Untuk mendorong industri dapat menggunakan lebih banyak muatan lokal memang perlu diawali dengan pengembangan industri hulu yang memproduksi peralatan mesin pabrik dan suku cadangnya, sekaligus mendorong pengembangan industri produsksi bahan baku penolong (produk substitusi impor).  Agar mampu memenuhi supply kebutuhan industri pengolahan utk produk barang jadi.  Bertahap muatan lokal ditingkatkan persentasenya sehingga tercapai efisiensi dalam struktur biaya produksi industri dan meningkatnya efektifitas/ hasil guna dan kontribusinya pada ekonomi makro, secara perlahan.
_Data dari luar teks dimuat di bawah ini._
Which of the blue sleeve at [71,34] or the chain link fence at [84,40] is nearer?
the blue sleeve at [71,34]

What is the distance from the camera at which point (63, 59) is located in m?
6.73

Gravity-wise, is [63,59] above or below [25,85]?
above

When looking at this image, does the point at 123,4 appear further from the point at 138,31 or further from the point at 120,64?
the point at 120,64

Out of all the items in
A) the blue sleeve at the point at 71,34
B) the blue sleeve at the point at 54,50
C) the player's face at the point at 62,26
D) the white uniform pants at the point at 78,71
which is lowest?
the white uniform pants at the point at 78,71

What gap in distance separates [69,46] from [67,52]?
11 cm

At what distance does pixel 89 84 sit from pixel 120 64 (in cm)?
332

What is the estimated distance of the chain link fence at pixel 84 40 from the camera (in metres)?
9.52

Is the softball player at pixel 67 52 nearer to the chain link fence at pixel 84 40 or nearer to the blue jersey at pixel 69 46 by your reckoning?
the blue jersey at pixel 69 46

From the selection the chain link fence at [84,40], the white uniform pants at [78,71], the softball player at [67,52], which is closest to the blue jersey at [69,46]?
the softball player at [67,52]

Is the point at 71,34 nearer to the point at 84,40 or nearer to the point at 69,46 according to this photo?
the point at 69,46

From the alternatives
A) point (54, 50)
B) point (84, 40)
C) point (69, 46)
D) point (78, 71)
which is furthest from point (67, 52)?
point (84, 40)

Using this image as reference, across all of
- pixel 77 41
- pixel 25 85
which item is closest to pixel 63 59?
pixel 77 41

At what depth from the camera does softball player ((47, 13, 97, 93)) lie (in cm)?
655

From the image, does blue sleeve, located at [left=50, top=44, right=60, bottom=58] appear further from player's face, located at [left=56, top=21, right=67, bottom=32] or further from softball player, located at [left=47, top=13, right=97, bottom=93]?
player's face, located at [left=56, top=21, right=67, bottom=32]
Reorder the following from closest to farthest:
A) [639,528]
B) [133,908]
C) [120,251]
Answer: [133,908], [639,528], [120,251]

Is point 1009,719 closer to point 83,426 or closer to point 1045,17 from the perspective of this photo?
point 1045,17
Seperti yang dilakukan Korea Selatan sepuluh duapuluh tahun lalu yang mengembangkan secara intensif industri elektronik didukung industri hulunya, untuk meningkatkan muatan lokal, simultan dengan pengembangan sarana dan prasarana (infrastruktur) terkait langsung sebagai penunjang proses produksi dan distribusi.  Melalui pengembangan infrastruktur secara selektif dan diurutkan atas skala prioritas dan pencapaian efektifitas/ hasil guna pada pengembangan perekonomian nasional mereka, diawali dengan pencapaian suplus tansaksi berjalan dan neraca perdagangan luar negeri karena nilai impor dibawah ekspor (Net Export positif).

Bagaimana mengukur dan menentukan indikator keberhasilan para menteri pembantu presiden yang merupakan jabatan politis, sehingga bangsa dan negara bisa berharap atas dedikasi utk sukses atas hasil kerja selama masa jabatannya, tidak sekedar tercapainya target dan realisasi yang seringkali krn sumber datanya tidak reliable menghasilkan kebijakan yg tidak tepat dan kesalahan dalam memproyeksikan produksi nasional, tantangan ekonomi global dan dlm merumuskan skala prioritas pembangunan dlm konstelasi ekonomi makro bagi ketangguhan ekonomi nasional dan bukan sekedar pertumbuhan ekonomi. Menghilangkan pengarus-utamaan kepentingan partai-partainya. Seperti yg terjadi dalam kabinet koalisi (bagi-bagi kursi di kabinet untuk partai pendukung).  Agar mempunyai kinerja yg dapat menggunakan anggaran belanja negara secara efisien melalui efektifitas pembiayaan - financing effectiveness.  Untuk hal yang sama di SKPD provinsi, kabupaten/ kota, sehingga jadilah kerja, kerja, kerja utk hasil guna yang tinggi bagi ketangguhan ekonomi nasional.  Sehingga kedepan siapapun presidennya harus teliti dalam memberikan, mempercayakan tanggung jawab pada para calon menterinya. Jangan terperangkap pada kabinet koalisi bagi bagi kursi yang akhirnya diisi oleh orang yang tidak kompeten mengatur kementriannya.  Jokowi terperangkap pada periode pertama kepemimpinannya.